### Document excerpt
-*-

(Governor Tate Reeves signs the Mississippi Fairness Act - March 2021)
Mississippi joined 20 states in the lawsuit that challenges Biden’s expansive interpretation of antidiscrimination laws.
Tennessee Attorney General Herbert Slatery filed a lawsuit in U.S. District Court in Knoxville seeking to stop orders that extend federal sex discrimination protections and expand guidance that would allow transgender persons access to female sports and bathrooms. Twenty states, including Mississippi, have joined in the lawsuit.
The argument against the Biden Administration’s guidance state that legal interpretations by the U.S. Department of Education and the Equal Employment Opportunity Commission are based on a misconstrued view of U.S. Supreme Court case law.
“With the stroke of a pen, the Biden-Harris Administration is tearing down all the advances we have made over decades for equality in girls’ sports,” Attorney General of Mississippi Lynn Fitch told Y’all Politics. “My colleagues and I will not stand by and let school-aged girls be a political pawn in the Administration’s power games.”
Mississippi passed the Fairness Act earlier this year in an effort to ensure no biological males were able to participate in female athletics in the state’s schools. That legislation was authored by State Senator Angela Hill and signed into law in March by Governor Tate Reeves.

-*-

### Extracted material
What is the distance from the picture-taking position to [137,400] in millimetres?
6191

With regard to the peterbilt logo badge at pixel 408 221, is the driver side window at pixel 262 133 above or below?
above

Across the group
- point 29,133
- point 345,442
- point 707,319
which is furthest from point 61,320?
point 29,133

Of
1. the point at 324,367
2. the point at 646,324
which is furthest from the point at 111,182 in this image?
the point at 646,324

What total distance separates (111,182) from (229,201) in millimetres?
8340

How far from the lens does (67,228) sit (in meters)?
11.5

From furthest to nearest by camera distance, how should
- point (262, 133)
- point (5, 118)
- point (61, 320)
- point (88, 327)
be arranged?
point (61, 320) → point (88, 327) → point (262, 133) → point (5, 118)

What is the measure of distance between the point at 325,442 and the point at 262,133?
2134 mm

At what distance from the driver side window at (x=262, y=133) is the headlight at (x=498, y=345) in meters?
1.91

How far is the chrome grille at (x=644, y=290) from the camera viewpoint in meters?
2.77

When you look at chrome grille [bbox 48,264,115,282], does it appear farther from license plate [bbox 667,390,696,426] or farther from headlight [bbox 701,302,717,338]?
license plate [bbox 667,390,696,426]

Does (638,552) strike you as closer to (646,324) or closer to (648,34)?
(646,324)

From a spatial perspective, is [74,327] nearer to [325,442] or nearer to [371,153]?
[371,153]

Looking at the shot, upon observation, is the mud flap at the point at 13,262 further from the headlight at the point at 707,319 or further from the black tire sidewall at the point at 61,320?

-*-

### Instructions
[1] Can you return the passage of the article on Mississippi joining the lawsuit, word for word, from "(Governor Tate Reeves" to "Court case law."?
[2] How would the article on Mississippi joining the lawsuit against the Biden Administration's guidance continue? Write the next part, picking up after its last sentence.

### Exercise answers
[1]
(Governor Tate Reeves signs the Mississippi Fairness Act - March 2021)
Mississippi joined 20 states in the lawsuit that challenges Biden’s expansive interpretation of antidiscrimination laws.
Tennessee Attorney General Herbert Slatery filed a lawsuit in U.S. District Court in Knoxville seeking to stop orders that extend federal sex discrimination protections and expand guidance that would allow transgender persons access to female sports and bathrooms. Twenty states, including Mississippi, have joined in the lawsuit.
The argument against the Biden Administration’s guidance state that legal interpretations by the U.S. Department of Education and the Equal Employment Opportunity Commission are based on a misconstrued view of U.S. Supreme Court case law.

[2]
According to the states’ filing, Biden’s guidance purports to resolve highly controversial and localized issues such as whether employers and schools may maintain sex-separated showers and locker rooms, whether schools must allow biological males to compete on female athletic teams, and whether individuals may be compelled to use another person’s preferred pronouns.
“But the agencies have no authority to resolve those sensitive questions,” the states argue, “let alone to do so by executive fiat without providing any opportunity for public participation.”
This past June, the Department of Education said that the discrimination based solely on the sexual orientation or gender identity of a student will be treated as a violation of Title IX.
The Department of Education says there was “no persuasive or well-founded basis” to treat education differently than employment.
In June, the Equal Employment Opportunity Commission had also released clarification about what would be defined and considered as discrimination against LGBTQ people and advised the public about how to file a complaint.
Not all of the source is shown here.